For instance, a critical foundational component of transdisciplinary research involves conceptual ground-working, where a shared conceptual model is established as a means of integrating diverse sources of disciplinary knowledge [2]. Within the CRE, this work was not specifically done under the guise of transdisciplinary work but rather, was conducted under the KT research umbrella. This contingency may be unique to KT predicated on coproduction of knowledge and the transdisciplinary research relationship, given their parallel orientation to solving societal problems [53]. Through one-to-one meetings, facilitated group sessions and CRE trainee talks, the terminology, processes and objectives of KT were engaged with—often repeatedly and conversationally—until a shared understanding was attained. These activities, captured in Fig. 1 within the mobilizing the network domain and in the key milestones of the CRE lifespan table (Table 1), helped create a sense of shared vision within the CRE, which is an essential aspect of successful transdisciplinary team function [2, 52,53,54]. This process reflects a view of integration as a thought collective between group members that guided programme development and subsequently fed back insights to further refine the thought collective [53].

A further consideration encountered was that the inclusion of a KT framework, specifically one that values collaboration and the democratization of knowledge, greatly influenced how investigators in the CRE considered and appreciated different sources of knowledge. Ultimately, this manifested as a shift in what constituted “legitimate” knowledge. The democratizing of knowledge is what collaborative and iKT approaches are capable of achieving. As our CRE was predicated on a broad yet well-accepted definition of knowledge, this allowed a starting point for us to further democratize knowledge and appreciate the influence of networks in this process.

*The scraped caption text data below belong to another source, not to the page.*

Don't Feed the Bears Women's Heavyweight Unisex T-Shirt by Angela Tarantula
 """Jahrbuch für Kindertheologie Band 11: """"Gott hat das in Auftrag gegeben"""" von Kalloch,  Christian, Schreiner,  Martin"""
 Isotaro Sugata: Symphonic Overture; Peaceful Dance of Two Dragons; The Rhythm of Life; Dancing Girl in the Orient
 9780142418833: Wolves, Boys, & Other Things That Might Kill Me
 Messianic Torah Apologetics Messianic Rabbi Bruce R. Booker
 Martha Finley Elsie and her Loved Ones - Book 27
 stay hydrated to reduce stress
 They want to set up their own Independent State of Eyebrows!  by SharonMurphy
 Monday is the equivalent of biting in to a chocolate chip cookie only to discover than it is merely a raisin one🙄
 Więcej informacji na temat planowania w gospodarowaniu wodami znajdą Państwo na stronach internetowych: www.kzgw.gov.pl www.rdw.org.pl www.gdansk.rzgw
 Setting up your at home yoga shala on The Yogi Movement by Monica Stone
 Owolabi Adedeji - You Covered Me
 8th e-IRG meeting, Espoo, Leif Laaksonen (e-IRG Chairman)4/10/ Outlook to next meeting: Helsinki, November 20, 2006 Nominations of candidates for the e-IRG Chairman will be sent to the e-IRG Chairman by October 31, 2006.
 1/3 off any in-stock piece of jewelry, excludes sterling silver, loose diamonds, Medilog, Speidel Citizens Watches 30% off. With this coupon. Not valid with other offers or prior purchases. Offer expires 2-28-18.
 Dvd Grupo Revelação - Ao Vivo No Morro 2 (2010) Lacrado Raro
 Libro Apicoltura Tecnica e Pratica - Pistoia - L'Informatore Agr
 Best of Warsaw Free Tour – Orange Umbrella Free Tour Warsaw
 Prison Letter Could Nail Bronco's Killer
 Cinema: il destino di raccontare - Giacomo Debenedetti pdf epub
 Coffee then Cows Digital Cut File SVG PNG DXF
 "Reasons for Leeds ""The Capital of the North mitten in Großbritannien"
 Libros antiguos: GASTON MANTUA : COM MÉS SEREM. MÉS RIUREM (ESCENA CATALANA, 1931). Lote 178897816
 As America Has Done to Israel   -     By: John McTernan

Similarly, transdisciplinary research often involves tailored activities aimed at improving the disciplinary integration of knowledge. The creation of boundary objects is one such integrative activity. As Bergmann et al. [2] indicate, “Materialization is the basis of the integration effect of artifacts. One could call them integration interfaces that have become material. Their concreteness and vividness promote cognitive integration... they build bridges not only across scientific fields and disciplines but also from within the sciences to non-scientific stakeholders” (p. 106). Within the CRE, the collaborative creation of KT resources (e.g. Frailty: Every Step You Take Matters) [37] effectively functioned as boundary objects—integrative artefacts, the “focal point of joint efforts” [2] (p. 126). The focal activity of KT resource codevelopment enabled the integration of diverse disciplinary knowledge as well as the crystallization of such knowledge across disciplinary and methodological traditions [37], enabling investigators to consider the interrelationship of knowledge contributions while providing a sense of achievement in the consideration of social impacts. This is akin to what Kania and Kramer [54] refer to as collective impact: the commitment of diverse actors towards a particular social agenda achieved through centralized infrastructure, dedicated staff and structured processes leading to mutually reinforcing activities for participants, among other outcomes.

The codevelopment of KT resources as an integrative activity facilitating KT understandings and behaviours as well as transdisciplinary research processes also served as a method for integrating scientific and societal bodies of knowledge—a critical component of both transdisciplinary research and those iKT approaches seeking to meaningfully involve stakeholders throughout the process [2, 7]. Indeed, the co-KT framework guiding our transdisciplinary efforts emphasizes the democratization of knowledge through interactions between social and scientific actors through an integrative “middle ground” [8]. An authentic consideration of societal perspectives and priorities served as a motivator for disciplinary knowledge integration [2], suggesting a shared mechanism between collaborative KT and transdisciplinary research motivations, which can be activated through a favourable research context (e.g. trust, democratic leadership).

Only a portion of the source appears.